As a final entry in the grading series, I wanted to take the time to analyze the grades that my students attained on exams last semester and provide commentary on whether I should make adjustments based on what we’ve seen thus far.  In particular, we saw in Low grades cause drug abuse. that giving lower grades can be detrimental to the students’ long-term mental and physical health.  We then noted in Grading policies. that the grades we give students should be representative of the amount of material that they understand from the class.  We now look at the current grading distributions of the exam grades in my classes.  With this, we can try to determine what an ideal grade distribution would be and how far we currently are from it.

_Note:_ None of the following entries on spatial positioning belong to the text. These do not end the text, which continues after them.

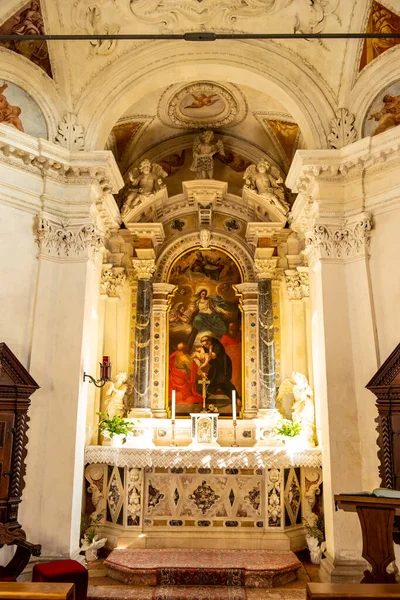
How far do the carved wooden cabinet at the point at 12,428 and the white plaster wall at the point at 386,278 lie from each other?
4.53 meters

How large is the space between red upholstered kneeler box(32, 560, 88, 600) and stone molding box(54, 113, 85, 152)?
5.65m

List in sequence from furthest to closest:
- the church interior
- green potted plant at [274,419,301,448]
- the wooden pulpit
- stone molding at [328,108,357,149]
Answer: green potted plant at [274,419,301,448], stone molding at [328,108,357,149], the church interior, the wooden pulpit

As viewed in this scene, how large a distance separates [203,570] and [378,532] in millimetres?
2760

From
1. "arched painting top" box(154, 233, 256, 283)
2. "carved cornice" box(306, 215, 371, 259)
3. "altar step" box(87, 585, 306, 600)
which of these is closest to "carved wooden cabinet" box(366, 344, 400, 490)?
"carved cornice" box(306, 215, 371, 259)

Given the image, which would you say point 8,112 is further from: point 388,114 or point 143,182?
point 388,114

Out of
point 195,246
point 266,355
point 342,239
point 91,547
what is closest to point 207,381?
point 266,355

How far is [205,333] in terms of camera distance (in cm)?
1040

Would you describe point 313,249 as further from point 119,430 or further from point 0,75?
point 0,75

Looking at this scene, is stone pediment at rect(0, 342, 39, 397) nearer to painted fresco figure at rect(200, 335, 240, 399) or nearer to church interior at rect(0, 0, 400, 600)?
church interior at rect(0, 0, 400, 600)

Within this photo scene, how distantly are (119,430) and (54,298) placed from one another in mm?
2658

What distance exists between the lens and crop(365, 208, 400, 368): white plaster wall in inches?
274

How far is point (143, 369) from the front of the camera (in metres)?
Result: 9.90

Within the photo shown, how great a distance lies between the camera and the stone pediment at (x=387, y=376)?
639 cm

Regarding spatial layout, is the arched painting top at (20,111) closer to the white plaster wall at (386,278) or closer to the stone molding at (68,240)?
the stone molding at (68,240)
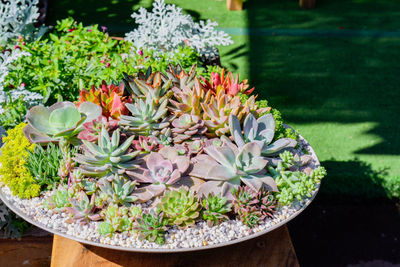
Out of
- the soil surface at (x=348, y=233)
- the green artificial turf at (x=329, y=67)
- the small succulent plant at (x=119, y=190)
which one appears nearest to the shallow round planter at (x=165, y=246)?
the small succulent plant at (x=119, y=190)

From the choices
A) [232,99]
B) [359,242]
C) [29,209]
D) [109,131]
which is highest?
[232,99]

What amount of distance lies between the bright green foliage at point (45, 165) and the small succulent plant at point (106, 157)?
112 mm

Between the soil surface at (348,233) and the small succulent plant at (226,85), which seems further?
the soil surface at (348,233)

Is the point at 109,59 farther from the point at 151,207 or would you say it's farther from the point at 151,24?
the point at 151,207

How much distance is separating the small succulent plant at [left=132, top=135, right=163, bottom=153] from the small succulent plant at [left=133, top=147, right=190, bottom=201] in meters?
0.06

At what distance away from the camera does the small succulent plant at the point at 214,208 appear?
148 centimetres

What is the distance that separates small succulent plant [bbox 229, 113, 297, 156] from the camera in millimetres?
1639

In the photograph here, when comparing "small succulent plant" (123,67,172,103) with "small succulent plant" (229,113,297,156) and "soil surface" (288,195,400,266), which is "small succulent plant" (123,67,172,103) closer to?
"small succulent plant" (229,113,297,156)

Last semester I taught four classes.  I had two section of calculus 1 classes and two sections of introduction to proofs.  I started by looking at the distribution of the average exam grades for both of my calculus sections.  In both classes, what I saw was actually a mostly uniform distribution of grades with nearly equal numbers of Bs, Cs, Ds, and Fs.  There were a few outliers on the low-end, as frequently happens due to students that stop attending but don’t withdraw from the course, but otherwise, this pattern held fairly well.  The mean and median of both classes was approximately 70%.  Below we have the histograms for both classes.  If you would like the full data I will link the spreadsheet at the bottom of the post.

In my introduction to proofs sections, I had a different outcome.  In particular, the grades were left skewed with more Bs than any other grade, with fewer Cs, approximately the same number of As and Ds, and fewer Fs.  Between the two sections, the mean was approximately 73% while the median was approximately 77%.  Again I provide the histograms below, and refer you to the bottom of the post for the spreadsheet link.

In every case above, we do not get the stereotypical bell curve that follows from a normal distribution.  This may be due to the relatively small sample sizes of approximately 30 students per class; however, this is generally a large enough size that the bell shape would start to take form.  In fact, I find I usually have a left skewed distribution when looking at my grades, primarily because there is a cap on the given grade that is lower than some people would be able to attain, where as the lower bound provides plenty of room for the variability of grades in the course.

Additionally, there was a noticeable difference between my calculus 1 and my introduction to proofs courses.  There are many reasons this may have occurred, so trying to exactly determine the reason is quite difficult.  I will attempt to name a few of these.

First, the student population of calculus is much more diverse with regard to mathematical experience as there are many freshman coming from many different high schools, whereas the introduction to proof class is aimed at students that have already been introduced to college mathematics and are on more equal footing with regard to prerequisite knowledge.

Second, the calculus courses are semi-coordinated, which means that I do write the normal exams, but the final is a shared final.  Therefore, I try to use language in the exams similar to the language on the final.  While I also try to do this during lectures, the wording is not always intuitive for students.  I have found this has little effect on good students, but the average and struggling students tend to have greater difficulties.  That is, I expect some of the lower Bs turn into Cs, Cs into Ds and Ds into Fs causing a shift in some students but not all, resulting in the corresponding difference in distribution.  In my introduction to proof courses, I am able to word the exams a little more naturally, which, especially in a proof based course, can help the students focus on answering the problem instead of what deciphering what is being asked.  (Side note, in the proof course the problems are often still worded awkwardly as the goal of the problem is in fact to decipher the meaning of a statement, but this is done with purpose).

### Conclusion

In these last three posts, we have seen potential effects of students getting lower scores, explored the purpose of grading and how best to reach these goals, and in this post we’ve explored the current distribution of exam grades in my classes.  We have thus far seen that if we were to arbitrarily give everyone an A in every class, that this may indeed lower drug abuse in the population.  On the other hand, this would lead to the feedback from grading being completely useless since it does not give any helpful information to the students.  From current data, we see that I am not just giving everyone As.  In particular, if so desired, there does seem to be room to adjust the grading techniques without losing the utility of the grading systems.

So then, what would we ideally like the grade distributions to look like?  Is there a place were we can provide meaningful feedback, but still not crush the spirits of our students?  Or is it good to crush some students in the early stages in order to let them know that they should pursue other routes of study?  Can we do something about bringing the lower end outliers closer to the middle of the distribution?  Should we make tests more difficult so that we can have a truly normal distribution and assign grades based on number of standard deviations away from the mean?

I have more questions after writing this series of posts than when I began.  I find this is often the case when pursuing research topics, and often indicates a well-chosen topic.  I hope you agree and that you will provide your thoughts and opinions on the matter.  A discussion on grading should help everyone involved to find a better way to determine grades in their classes.